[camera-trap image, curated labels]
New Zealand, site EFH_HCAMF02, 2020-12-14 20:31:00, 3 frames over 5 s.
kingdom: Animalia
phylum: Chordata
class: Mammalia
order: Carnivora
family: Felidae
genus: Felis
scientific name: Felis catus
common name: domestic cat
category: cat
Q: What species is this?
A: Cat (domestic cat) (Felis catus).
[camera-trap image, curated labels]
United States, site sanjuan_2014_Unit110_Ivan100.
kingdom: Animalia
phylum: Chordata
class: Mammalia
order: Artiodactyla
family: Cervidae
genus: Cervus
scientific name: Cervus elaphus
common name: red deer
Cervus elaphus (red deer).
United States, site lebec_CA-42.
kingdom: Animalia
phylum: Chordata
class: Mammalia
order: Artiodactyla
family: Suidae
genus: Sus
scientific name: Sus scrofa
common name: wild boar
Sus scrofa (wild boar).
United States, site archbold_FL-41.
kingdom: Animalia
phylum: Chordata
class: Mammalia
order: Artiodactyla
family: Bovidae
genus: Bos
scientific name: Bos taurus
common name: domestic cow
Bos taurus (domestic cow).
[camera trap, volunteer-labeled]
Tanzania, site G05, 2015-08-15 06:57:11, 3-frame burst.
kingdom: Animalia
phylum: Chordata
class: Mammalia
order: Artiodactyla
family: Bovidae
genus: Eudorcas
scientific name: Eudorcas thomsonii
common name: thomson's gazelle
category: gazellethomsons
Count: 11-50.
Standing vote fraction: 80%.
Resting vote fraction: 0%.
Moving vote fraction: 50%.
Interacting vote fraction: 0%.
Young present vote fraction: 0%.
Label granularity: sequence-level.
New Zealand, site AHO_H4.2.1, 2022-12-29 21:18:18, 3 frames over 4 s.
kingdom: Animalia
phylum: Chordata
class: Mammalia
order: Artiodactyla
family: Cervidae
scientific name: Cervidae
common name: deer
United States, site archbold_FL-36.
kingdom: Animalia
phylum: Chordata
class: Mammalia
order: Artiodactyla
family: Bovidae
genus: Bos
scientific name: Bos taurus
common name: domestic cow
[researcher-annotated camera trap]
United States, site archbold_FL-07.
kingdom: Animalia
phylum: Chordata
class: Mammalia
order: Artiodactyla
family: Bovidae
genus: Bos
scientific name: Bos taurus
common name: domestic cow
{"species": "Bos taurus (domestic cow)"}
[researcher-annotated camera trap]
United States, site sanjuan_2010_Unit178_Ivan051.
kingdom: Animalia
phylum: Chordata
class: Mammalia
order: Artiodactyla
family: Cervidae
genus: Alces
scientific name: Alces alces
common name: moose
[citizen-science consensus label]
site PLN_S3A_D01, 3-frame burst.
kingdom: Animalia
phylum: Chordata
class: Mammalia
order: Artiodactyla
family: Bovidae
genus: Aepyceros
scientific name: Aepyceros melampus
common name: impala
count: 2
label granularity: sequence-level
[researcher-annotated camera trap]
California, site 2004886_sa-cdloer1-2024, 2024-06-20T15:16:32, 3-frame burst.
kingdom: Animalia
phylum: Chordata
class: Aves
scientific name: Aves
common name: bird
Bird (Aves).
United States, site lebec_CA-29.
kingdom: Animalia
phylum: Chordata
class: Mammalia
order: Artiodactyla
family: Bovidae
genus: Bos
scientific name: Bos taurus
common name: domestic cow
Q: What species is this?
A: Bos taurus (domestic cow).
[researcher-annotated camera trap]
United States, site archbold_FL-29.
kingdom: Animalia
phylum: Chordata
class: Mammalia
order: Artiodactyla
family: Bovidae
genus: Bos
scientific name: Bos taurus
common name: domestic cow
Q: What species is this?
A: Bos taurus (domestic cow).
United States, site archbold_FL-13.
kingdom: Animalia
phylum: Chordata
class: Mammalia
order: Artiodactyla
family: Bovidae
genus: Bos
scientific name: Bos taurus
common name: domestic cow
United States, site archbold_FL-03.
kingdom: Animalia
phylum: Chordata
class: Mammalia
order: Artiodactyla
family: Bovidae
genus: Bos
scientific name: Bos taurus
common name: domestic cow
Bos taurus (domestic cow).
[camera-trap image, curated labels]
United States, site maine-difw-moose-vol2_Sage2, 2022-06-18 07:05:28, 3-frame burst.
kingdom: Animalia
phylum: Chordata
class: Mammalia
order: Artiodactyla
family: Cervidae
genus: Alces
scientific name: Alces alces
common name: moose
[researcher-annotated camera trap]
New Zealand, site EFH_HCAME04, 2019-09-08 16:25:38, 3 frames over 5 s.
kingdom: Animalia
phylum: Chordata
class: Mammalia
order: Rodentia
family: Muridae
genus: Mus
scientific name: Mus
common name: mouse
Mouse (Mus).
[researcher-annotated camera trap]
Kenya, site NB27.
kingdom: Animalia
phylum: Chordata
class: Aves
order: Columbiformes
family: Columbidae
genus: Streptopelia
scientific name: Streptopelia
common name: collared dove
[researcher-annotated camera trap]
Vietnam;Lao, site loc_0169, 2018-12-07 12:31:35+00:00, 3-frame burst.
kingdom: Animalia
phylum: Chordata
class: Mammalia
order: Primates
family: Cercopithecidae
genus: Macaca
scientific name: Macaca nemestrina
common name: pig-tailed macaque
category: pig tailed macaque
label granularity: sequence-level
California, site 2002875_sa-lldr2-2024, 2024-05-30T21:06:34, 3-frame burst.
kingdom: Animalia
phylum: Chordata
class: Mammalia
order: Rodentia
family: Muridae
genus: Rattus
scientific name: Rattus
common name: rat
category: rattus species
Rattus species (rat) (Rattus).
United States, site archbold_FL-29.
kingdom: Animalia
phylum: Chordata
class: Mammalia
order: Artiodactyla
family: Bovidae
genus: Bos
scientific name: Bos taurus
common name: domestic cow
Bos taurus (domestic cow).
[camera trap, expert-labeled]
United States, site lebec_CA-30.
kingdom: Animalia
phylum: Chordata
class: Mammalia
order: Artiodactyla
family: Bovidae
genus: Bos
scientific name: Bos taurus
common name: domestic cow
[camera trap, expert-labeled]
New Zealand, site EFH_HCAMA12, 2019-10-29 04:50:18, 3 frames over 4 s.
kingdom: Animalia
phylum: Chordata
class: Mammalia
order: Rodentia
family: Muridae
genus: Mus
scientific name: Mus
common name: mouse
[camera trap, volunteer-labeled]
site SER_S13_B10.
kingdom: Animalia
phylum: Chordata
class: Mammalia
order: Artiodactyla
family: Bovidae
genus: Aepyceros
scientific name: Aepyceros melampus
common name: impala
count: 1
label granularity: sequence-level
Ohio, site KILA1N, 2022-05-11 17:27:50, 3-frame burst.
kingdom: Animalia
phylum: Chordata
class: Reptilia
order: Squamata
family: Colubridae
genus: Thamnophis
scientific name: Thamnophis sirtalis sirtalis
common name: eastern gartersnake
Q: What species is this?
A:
◆ ◆ ◆ ◆
## REQUIRED WORK:
The lines wanted are those from the one containing "New Zealand, site EFH_HCAMA12, 2019-10-29" through the last line of the listing above. Repeat them exactly.

## SOLVED PROBLEM:
New Zealand, site EFH_HCAMA12, 2019-10-29 04:50:18, 3 frames over 4 s.
kingdom: Animalia
phylum: Chordata
class: Mammalia
order: Rodentia
family: Muridae
genus: Mus
scientific name: Mus
common name: mouse
[camera trap, volunteer-labeled]
site SER_S13_B10.
kingdom: Animalia
phylum: Chordata
class: Mammalia
order: Artiodactyla
family: Bovidae
genus: Aepyceros
scientific name: Aepyceros melampus
common name: impala
count: 1
label granularity: sequence-level
Ohio, site KILA1N, 2022-05-11 17:27:50, 3-frame burst.
kingdom: Animalia
phylum: Chordata
class: Reptilia
order: Squamata
family: Colubridae
genus: Thamnophis
scientific name: Thamnophis sirtalis sirtalis
common name: eastern gartersnake
Q: What species is this?
A:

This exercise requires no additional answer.